Taraflar arasında ——– tarihli harfiyat sözleşmesi tanzim edildiği hususunda uyuşmazlık bulunmamaktadır.
Taraflar arasındaki uyuşmazlık; davalı/yüklenici şirketin sözleşme kapsamında yüklenimindeki binanın yıkılması sonucu ortaya çıkacak moloz/artığın iş sahasından alınarak yasal döküm sahalarına nakline ilişkin işi tam olarak ifa edip etmediği, bu kapsamda, yüklenimindeki işi sözleşme koşullarına göre yerine getirip getirmediği ile davacının maddi zararının tespiti için iş bu davayı açmakta haklı ve hukuki yararının bulunup bulunmadığı noktalarında toplanmaktadır.
Davacı vekilince verilen —– havale tarihli ıslah dilekçesinde özetle; davalının zararı tazmin etme yükümlülüğü bulunduğunu, toplam —- prim borcundan davalının sorumlu olduğunu,—- ihtarname masrafı yapıldığını, davalıya karşı ödemezlik definde bulunulduğunu belirtmiş, ——— noter masrafının davalıya yükletilmesini, zararın hesaplanarak davalı tarafından karşılanmasına karar verilmesini talep etmiştir.

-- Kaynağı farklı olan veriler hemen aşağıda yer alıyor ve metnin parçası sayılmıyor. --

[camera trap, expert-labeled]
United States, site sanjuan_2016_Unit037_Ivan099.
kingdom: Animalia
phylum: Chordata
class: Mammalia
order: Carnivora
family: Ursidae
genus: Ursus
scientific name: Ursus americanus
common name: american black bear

Kural olarak tespit davaları bir kimse ile diğer bir kimse arasında var olan somut bir olaydan doğan hukuksal bir ilişkinin varlığının saptanmasına yönelik olup bundan ötesi bir işlevi yoktur. Eda davaları ise hem tespit hem edayı içerdiğinden tespit davasına eda davasının öncüsü denilebilir. Tespit davasının dinlenebilmesi için hukuksal bir ilişki ile hukuki yararın bulunması zorunludur. Hukuki yararın varlığı ise davacının bir hakkının veya hukuki durumunun bir tehlike ile tehdit edilmiş olması, bu tehdit nedeniyle, davacının hukuki durumunun tereddüt içinde olması ve bu hususun davacıya zarar verebilecek nitelikte olması, tespit hükmünün bu tehlikeyi kaldırmaya elverişli olması halinde kabul edilebilir. Eda davası açılabilecek hallerde tespit davası açılmasında hukuki yarar bulunmamaktadır.
Somut olayda; davacı sözleşmenin yerine getirilmemesi nedeniyle uğradığı zararın tespitini talep etmiş, ıslah dilekçesi ile ise zararın tazminini talep etmiştir. 6100 Sayılı HMK’nın 107. maddesinde “davanın açıldığı tarihte alacağın miktarını yahut değerini tam ve kesin olarak belirleyebilmesinin kendisinden beklenemeyeceği veya bunun imkânsız olduğu hallerde alacaklının hukuki ilişkiyi ve asgari bir miktar ya da değeri belirtmek suretiyle belirsiz alacak davası açabileceği” hükme bağlanmıştır. Davacı vekilince ——— havale tarihli ıslah dilekçesinde zararın tazmini talep edilmiş, asgari bir miktar gösterilerek bu tutar üzerinden harç ikmal edilmemiştir. Mahkememiz ara kararı gereği verilen— tarihli beyan dilekçesinde ise ——- alacağın davalıdan alınmasına karar verilmesi talep edilmiş, eksik harç bu tutar üzerinden tamamlanmıştır.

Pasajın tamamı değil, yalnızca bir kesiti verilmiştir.